The act in question was known as house bill No. 5, and was introduced first, and then under a suspension of the rules was read a second time and referred to the judiciary committee. (House Journal, 23.) It was reported from the committee with amendments, which were concurred in. ( House Journal, 235.) And it passed the house by the requisite majority. (House Journal, 261.) It went to the senate, where it passed through all the requisite forms until it was put upon its final passage, when it received 13 ayes to 11 nays. There were five absent and one senator was excused. “So the bill failed to pass.” (Senate Journal, 527.) It .thus appears from the vote recorded in the journal by the recital therein that house bill No. 5 did not receive the requisite vote upon its final passage, and therefore never became law.

This conclusion leaves the justice’s code as it stood prior to this attempted change. This leaves section 80 still in force. That section is as follows: “The appellate court may in furtherance of justice, and upon such terms as may be just, allow the pleadings in the action to be amended so as not to substantially change the issues tried in the justice’s court, or introduce any new cause of action or defense.”

It would be conceded at once that the filing of the reply did change issues tried in the justice’s court in a most material and essential particular. The issue tried in the justice’s court on the pleadings was one of law arising upon the plaintiff’s demurrer to the new matter in the defendant’s answer. Having been defeated on that issue in the appellate court, that court was without power to permit new issues to be formed and then tried for the first time.

No doubt it would prove more convenient in practice if the circuit court were given the same power over the pleadings in an action removed by appeal into that court which it has in an action originally commenced there, but the legislature has seen proper not to confer it, and the same cannot, therefore, be exercised.

In Moses v. The S. P. Co. 18 Or. 385, we had occasion to consider the rule of liability of a railroad company for killing stock at a place where the company is not required to fence, which renders a re-statement of the law on that subject unnecessary.
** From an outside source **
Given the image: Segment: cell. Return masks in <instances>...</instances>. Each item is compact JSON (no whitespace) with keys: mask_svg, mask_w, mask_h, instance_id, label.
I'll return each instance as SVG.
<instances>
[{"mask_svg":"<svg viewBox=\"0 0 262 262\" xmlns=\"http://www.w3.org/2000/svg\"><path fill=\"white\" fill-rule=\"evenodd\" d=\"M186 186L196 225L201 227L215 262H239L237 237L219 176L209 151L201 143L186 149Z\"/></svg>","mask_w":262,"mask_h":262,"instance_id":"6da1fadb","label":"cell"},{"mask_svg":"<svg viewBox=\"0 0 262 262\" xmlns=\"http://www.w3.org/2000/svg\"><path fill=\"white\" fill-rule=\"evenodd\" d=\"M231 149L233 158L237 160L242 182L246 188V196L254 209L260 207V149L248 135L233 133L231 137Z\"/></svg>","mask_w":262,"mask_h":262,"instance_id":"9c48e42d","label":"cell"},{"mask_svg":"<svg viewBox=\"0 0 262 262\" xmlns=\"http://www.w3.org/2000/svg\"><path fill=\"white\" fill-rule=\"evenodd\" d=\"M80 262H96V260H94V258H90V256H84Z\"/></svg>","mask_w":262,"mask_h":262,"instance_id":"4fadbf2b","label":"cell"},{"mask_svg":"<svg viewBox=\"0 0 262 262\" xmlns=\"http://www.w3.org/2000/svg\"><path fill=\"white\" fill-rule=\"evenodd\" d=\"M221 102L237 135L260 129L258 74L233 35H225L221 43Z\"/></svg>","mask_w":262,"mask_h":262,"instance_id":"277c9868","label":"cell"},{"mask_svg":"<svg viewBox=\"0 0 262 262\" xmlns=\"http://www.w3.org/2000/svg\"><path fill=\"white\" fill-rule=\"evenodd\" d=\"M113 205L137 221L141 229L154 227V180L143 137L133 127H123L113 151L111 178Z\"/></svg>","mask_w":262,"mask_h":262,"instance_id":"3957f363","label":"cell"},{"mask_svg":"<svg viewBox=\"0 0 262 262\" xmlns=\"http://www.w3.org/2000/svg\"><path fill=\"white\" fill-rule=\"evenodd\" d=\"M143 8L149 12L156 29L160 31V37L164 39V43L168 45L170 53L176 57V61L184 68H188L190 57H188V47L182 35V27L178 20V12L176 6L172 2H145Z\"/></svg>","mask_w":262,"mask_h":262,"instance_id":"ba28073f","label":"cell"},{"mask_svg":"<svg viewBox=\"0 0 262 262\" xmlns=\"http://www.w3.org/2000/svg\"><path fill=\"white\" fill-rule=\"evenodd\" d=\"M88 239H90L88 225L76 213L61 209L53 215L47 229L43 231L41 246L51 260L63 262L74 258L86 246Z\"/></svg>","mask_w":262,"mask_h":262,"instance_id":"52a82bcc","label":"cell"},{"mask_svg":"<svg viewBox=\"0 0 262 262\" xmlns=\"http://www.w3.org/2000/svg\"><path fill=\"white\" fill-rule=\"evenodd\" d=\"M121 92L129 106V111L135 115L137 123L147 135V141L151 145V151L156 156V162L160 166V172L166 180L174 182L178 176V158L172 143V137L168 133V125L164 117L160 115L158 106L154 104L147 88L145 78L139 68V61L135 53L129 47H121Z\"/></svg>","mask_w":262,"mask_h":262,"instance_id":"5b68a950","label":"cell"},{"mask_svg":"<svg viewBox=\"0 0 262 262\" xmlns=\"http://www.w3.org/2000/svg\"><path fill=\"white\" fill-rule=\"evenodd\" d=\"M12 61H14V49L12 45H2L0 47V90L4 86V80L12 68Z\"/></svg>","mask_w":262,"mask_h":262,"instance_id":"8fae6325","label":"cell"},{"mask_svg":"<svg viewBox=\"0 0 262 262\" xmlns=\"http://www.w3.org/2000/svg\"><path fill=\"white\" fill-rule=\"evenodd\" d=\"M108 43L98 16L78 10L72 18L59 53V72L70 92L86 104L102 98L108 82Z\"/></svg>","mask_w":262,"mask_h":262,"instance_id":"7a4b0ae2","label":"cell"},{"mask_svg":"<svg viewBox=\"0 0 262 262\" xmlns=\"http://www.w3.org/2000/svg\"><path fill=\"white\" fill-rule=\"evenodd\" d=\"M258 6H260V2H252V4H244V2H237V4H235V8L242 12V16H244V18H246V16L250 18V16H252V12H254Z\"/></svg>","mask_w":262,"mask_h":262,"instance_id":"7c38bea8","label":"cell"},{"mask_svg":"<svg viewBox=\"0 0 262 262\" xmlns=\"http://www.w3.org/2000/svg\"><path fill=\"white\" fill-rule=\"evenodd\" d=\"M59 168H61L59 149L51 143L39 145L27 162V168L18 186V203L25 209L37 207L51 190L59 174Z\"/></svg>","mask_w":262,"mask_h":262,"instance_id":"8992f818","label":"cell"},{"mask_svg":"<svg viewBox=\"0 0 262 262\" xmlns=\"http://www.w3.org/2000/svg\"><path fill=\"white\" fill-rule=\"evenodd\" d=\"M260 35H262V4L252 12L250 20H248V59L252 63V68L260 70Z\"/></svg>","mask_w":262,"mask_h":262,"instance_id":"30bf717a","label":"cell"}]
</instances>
For the reason that the circuit court allowed a reply to be filed to the new matter in the answer, presenting issues which were not in the case in the lower court, the judgment must be reversed, and the cause remanded to the court below for such proceedings as may be proper, not inconsistent with this opinion.

Bean, J.

The question decided in this case was not argued at the hearing, but in our investigation became necessary to its decision; and while there is much conflict as to the right of the court to examine the journals of the legislature for the purpose of impeaching the validity of the enrolled act, as certified to by the presiding officers of the two houses, approved by the governor, and filed in the office of the secretary of state (State v. Swift, 10 Nev. 176; 21 Am. Rep. 721), as at present advised, I concur in this opinion, however with some hesitation.

Lord, J.,

expressed no opinion, but reserved his judgment.